SET EXERCISE - Lay out the data as a numbered list, starting at the line containing "From furthest to" (included) and running through the last line, with blank lines left out.

*****

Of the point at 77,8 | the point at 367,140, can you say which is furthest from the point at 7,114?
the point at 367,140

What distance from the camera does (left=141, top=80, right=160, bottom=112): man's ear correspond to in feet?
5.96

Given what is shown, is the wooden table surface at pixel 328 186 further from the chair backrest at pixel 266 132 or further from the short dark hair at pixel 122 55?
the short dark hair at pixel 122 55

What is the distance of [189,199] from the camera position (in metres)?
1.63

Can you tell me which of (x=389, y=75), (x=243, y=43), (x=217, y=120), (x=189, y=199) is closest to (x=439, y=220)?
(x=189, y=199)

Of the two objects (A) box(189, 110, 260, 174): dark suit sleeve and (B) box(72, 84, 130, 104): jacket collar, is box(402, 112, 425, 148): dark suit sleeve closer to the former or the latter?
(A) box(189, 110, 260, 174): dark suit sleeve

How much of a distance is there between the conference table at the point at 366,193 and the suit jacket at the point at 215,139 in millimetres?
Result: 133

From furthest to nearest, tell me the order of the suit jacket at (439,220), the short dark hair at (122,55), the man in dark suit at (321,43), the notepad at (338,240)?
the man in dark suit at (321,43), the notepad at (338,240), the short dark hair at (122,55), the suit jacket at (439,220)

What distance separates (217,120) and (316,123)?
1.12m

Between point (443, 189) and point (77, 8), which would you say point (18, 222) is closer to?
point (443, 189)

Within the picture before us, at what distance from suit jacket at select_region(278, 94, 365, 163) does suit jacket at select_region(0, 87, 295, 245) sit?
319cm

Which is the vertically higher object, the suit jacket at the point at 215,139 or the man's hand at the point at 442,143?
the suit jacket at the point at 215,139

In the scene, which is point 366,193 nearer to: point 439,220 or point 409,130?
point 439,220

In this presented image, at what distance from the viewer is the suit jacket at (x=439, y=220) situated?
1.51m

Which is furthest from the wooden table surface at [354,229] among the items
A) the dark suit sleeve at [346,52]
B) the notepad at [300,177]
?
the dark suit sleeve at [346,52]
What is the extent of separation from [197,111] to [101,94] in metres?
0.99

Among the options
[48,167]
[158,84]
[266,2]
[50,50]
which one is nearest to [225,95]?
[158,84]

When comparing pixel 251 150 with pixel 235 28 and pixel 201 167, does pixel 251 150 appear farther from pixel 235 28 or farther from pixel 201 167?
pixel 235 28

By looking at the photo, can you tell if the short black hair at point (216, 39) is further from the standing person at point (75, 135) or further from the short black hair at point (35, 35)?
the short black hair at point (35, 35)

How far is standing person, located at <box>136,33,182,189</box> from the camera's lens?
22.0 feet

*****

RESPONSE FOR THIS EXERCISE -
1. From furthest to nearest, tell me the order of the suit jacket at (439,220), the short dark hair at (122,55), the man in dark suit at (321,43), the notepad at (338,240)?
2. the man in dark suit at (321,43), the notepad at (338,240), the short dark hair at (122,55), the suit jacket at (439,220)
3. What distance separates (217,120) and (316,123)?
4. 1.12m
5. Between point (443, 189) and point (77, 8), which would you say point (18, 222) is closer to?
6. point (443, 189)
7. Within the picture before us, at what distance from suit jacket at select_region(278, 94, 365, 163) does suit jacket at select_region(0, 87, 295, 245) sit?
8. 319cm
9. Which is the vertically higher object, the suit jacket at the point at 215,139 or the man's hand at the point at 442,143?
10. the suit jacket at the point at 215,139
11. In the scene, which is point 366,193 nearer to: point 439,220 or point 409,130?
12. point 439,220
13. In this presented image, at what distance from the viewer is the suit jacket at (x=439, y=220) situated?
14. 1.51m
15. Which is furthest from the wooden table surface at [354,229] among the items
16. A) the dark suit sleeve at [346,52]
17. B) the notepad at [300,177]
18. ?
19. the dark suit sleeve at [346,52]
20. What is the extent of separation from [197,111] to [101,94] in metres?
21. 0.99
22. Among the options
23. [48,167]
24. [158,84]
25. [266,2]
26. [50,50]
27. which one is nearest to [225,95]?
28. [158,84]
29. When comparing pixel 251 150 with pixel 235 28 and pixel 201 167, does pixel 251 150 appear farther from pixel 235 28 or farther from pixel 201 167?
30. pixel 235 28
31. By looking at the photo, can you tell if the short black hair at point (216, 39) is further from the standing person at point (75, 135) or further from the short black hair at point (35, 35)?
32. the short black hair at point (35, 35)
33. How far is standing person, located at <box>136,33,182,189</box> from the camera's lens?
34. 22.0 feet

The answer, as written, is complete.